● INFORMATION GIVEN
────
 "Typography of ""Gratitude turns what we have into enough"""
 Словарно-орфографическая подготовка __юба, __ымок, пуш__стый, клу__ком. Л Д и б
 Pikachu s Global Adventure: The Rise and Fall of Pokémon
────
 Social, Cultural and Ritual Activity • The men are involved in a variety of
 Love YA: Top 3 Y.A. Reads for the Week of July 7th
────
● ACTIVITY
Find the line with "Social, Cultural and" in the entries above. Retype it and each line after it, exactly, through the line with "Love YA: Top", and stop there.

● RESULT
 Social, Cultural and Ritual Activity • The men are involved in a variety of
 Love YA: Top 3 Y.A. Reads for the Week of July 7th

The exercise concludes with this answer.